Es ist ein ungeschriebenes Gesetz, dass in deutschen Büros nicht nur Drucker, Kaffeemaschinen und angetrocknete Pflanzen zur Grundausstattung gehören, sondern auch der Kollege mit der Süßigkeitenschublade. Einen gibt es immer, der Vorräte für schlechte Zeiten anlegt.

Wenn ein Projekt fertig werden muss, der Druck steigt und bei allen höchste Konzentration gefragt ist, bekommt er besonders oft Besuch: "Hast du noch was?", fragen wir und zeigen auf die Schublade. Darin hat der Kollege alles, wonach man sich in schwachen Momenten sehnt. Schokolade von hell bis dunkel, Bonbons von Kirsch bis Zitrone, Fruchtgummis von Bären bis zu Fröschen.

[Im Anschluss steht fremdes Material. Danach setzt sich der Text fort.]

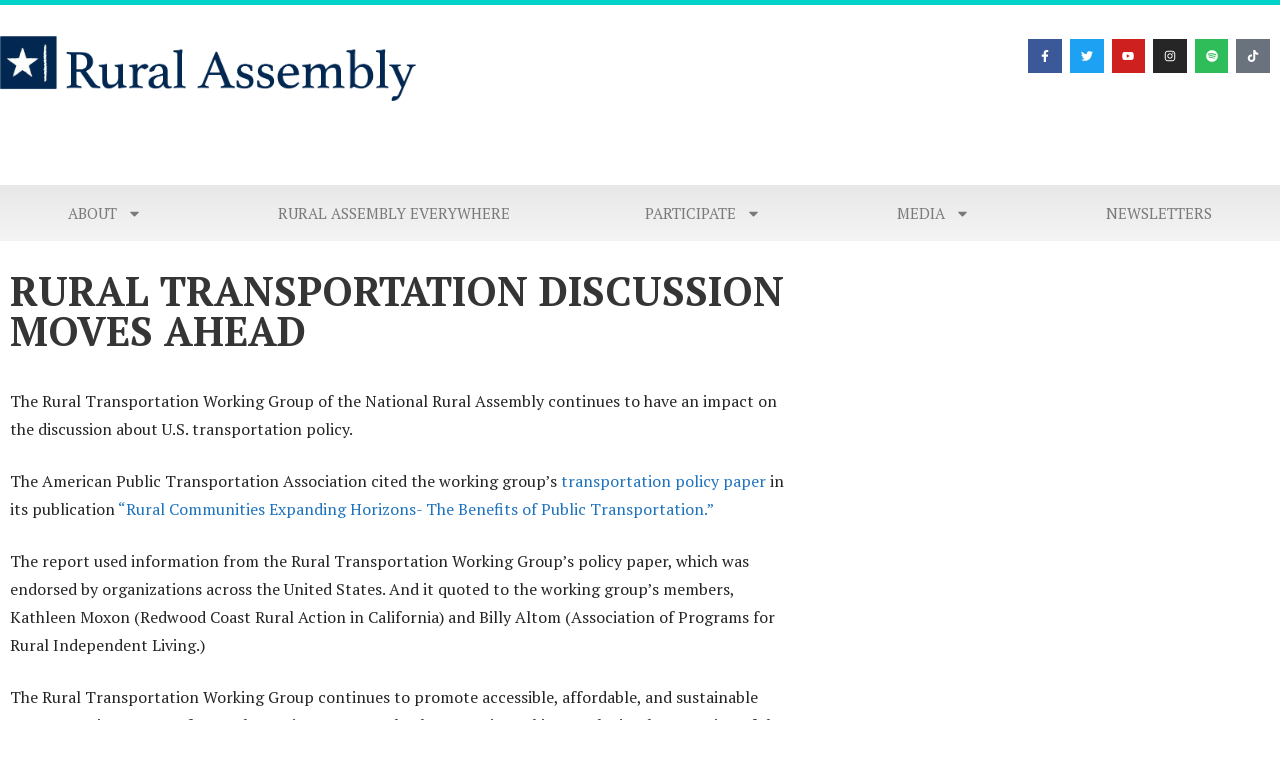

--- FILE ---
content_type: text/css
request_url: https://ruralassembly.org/wp-content/uploads/elementor/css/post-6368.css?ver=1767813124
body_size: -263
content:
.elementor-6368 .elementor-element.elementor-element-904379f > .elementor-container{max-width:800px;}.elementor-6368 .elementor-element.elementor-element-db0bee3 > .elementor-container{max-width:800px;}.elementor-6368 .elementor-element.elementor-element-8db3821{--grid-row-gap:35px;--grid-column-gap:30px;}.elementor-6368 .elementor-element.elementor-element-8db3821 .elementor-posts-container .elementor-post__thumbnail{padding-bottom:calc( 0.66 * 100% );}.elementor-6368 .elementor-element.elementor-element-8db3821:after{content:"0.66";}.elementor-6368 .elementor-element.elementor-element-8db3821 .elementor-post__thumbnail__link{width:100%;}.elementor-6368 .elementor-element.elementor-element-8db3821 .elementor-post__meta-data span + span:before{content:"///";}.elementor-6368 .elementor-element.elementor-element-8db3821.elementor-posts--thumbnail-left .elementor-post__thumbnail__link{margin-right:20px;}.elementor-6368 .elementor-element.elementor-element-8db3821.elementor-posts--thumbnail-right .elementor-post__thumbnail__link{margin-left:20px;}.elementor-6368 .elementor-element.elementor-element-8db3821.elementor-posts--thumbnail-top .elementor-post__thumbnail__link{margin-bottom:20px;}@media(max-width:767px){.elementor-6368 .elementor-element.elementor-element-8db3821 .elementor-posts-container .elementor-post__thumbnail{padding-bottom:calc( 0.5 * 100% );}.elementor-6368 .elementor-element.elementor-element-8db3821:after{content:"0.5";}.elementor-6368 .elementor-element.elementor-element-8db3821 .elementor-post__thumbnail__link{width:100%;}}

Dass wir ausgerechnet in stressigen Zeiten Heißhunger auf Süßes bekommen, ist kein Zufall. Damit wir denken, uns konzentrieren und Stress aushalten können, braucht das Gehirn Glukose. Der Einfachzucker versorgt die Neuronen mit Energie, so dass sie Impulse senden können.

Treibstoff für das Gehirn

Wie wichtig die Energieversorgung ist, haben Psychologen immer wieder gezeigt, indem sie Versuchspersonen auf diverse Arten piesackten. Beim sogenannten Stroop Task zum Beispiel erscheinen Wörter auf einem Bildschirm. Die Probanden müssen möglichst schnell sagen, in welcher Farbe die Wörter geschrieben sind. Schwierig wird es dadurch, dass das Wort "Rot" etwa in blauer Farbe erscheint. Ein verwirrendes Experiment, das Konzentration erfordert. Und ausreichend Energie, wie in einem Übersichtsartikel der Psychologen Matthew Gailliot und Roy Baumeister von der Florida State University nachzulesen ist: Wer gerade viel Glukose in Blut und Hirn zur Verfügung hat, reagiert schneller und macht weniger Fehler.

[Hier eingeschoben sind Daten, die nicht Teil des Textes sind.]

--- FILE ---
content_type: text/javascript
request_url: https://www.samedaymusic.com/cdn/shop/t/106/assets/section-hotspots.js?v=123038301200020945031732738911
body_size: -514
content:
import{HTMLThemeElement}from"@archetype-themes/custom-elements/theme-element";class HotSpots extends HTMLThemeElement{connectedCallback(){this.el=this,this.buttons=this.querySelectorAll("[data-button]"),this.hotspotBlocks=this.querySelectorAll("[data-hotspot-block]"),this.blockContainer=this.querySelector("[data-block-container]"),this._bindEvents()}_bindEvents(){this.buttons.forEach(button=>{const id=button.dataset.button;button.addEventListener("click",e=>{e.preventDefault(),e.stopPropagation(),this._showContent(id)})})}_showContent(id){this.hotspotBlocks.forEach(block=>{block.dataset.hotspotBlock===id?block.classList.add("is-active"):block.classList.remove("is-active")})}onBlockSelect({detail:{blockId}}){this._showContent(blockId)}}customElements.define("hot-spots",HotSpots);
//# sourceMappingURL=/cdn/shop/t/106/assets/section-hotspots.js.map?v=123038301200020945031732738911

Hat man sich eine Weile geistig angestrengt, sinkt der Glukosespiegel. Die Folge: Man kann sich nicht nur schlechter konzentrieren - auch Versuchungen kann man schlechter widerstehen. Das zeigt ebenfalls eine Studie, bei der die Teilnehmer Bier trinken durften, aber bloß nicht zu viel. Schließlich sollten sie noch bei einem Fahrtest mitmachen, wurde ihnen gesagt. Diejenigen, die sich zuvor bei einer Übung enorm konzentrieren mussten, tranken mehr Bier als die anderen, die sich nicht angestrengt hatten. In einem anderen Experiment bekamen die Probanden köstliche Kekse vorgesetzt, durften sie aber nicht anrühren. Wer seine Willenskraft hierbei schon aufbrauchte, gab hinterher bei einer frustrierenden Übung schneller auf als Teilnehmer, die nicht mit Keksen herausgefordert worden waren.

Selbstkontrolle ist nicht nur gut

Auch außerhalb des Labors zeigte sich: Wer mit dem täglichen Stress zu kämpfen hat, ist damit schon genug beschäftigt. In anderen Bereichen kann er sich dann nur noch schlecht selbst kontrollieren - und fängt wieder an zu rauchen oder isst die Gummifrösche des Kollegen auf.

Der Heißhunger auf Süßes kommt also daher, dass das Gehirn beim Denken und unter Stress Glukose verbraucht. Da liegt es nahe, dass der Körper Brennstoff nachladen will, damit der Motor wieder läuft. Verstärkt werden die Gelüste ironischerweise, wenn wir versuchen, der Schokolade zu widerstehen. Der Grund: Die Impulskontrolle verbraucht ebenfalls Glukose, wie Experimente gezeigt haben.

Am Ende führt also kein Weg an der Schublade des Kollegen vorbei. Es sei denn, man übt: Man kann nämlich seine Willenskraft stärken, in dem man sie regelmäßig fordert. Auch das haben Forscher herausgefunden. Zum Glück. Wir sollten gleich mit dem Training beginnen: vielleicht mit Mousse au Chocolat. Oder mit täglich mindestens einem Stück Zitronentarte.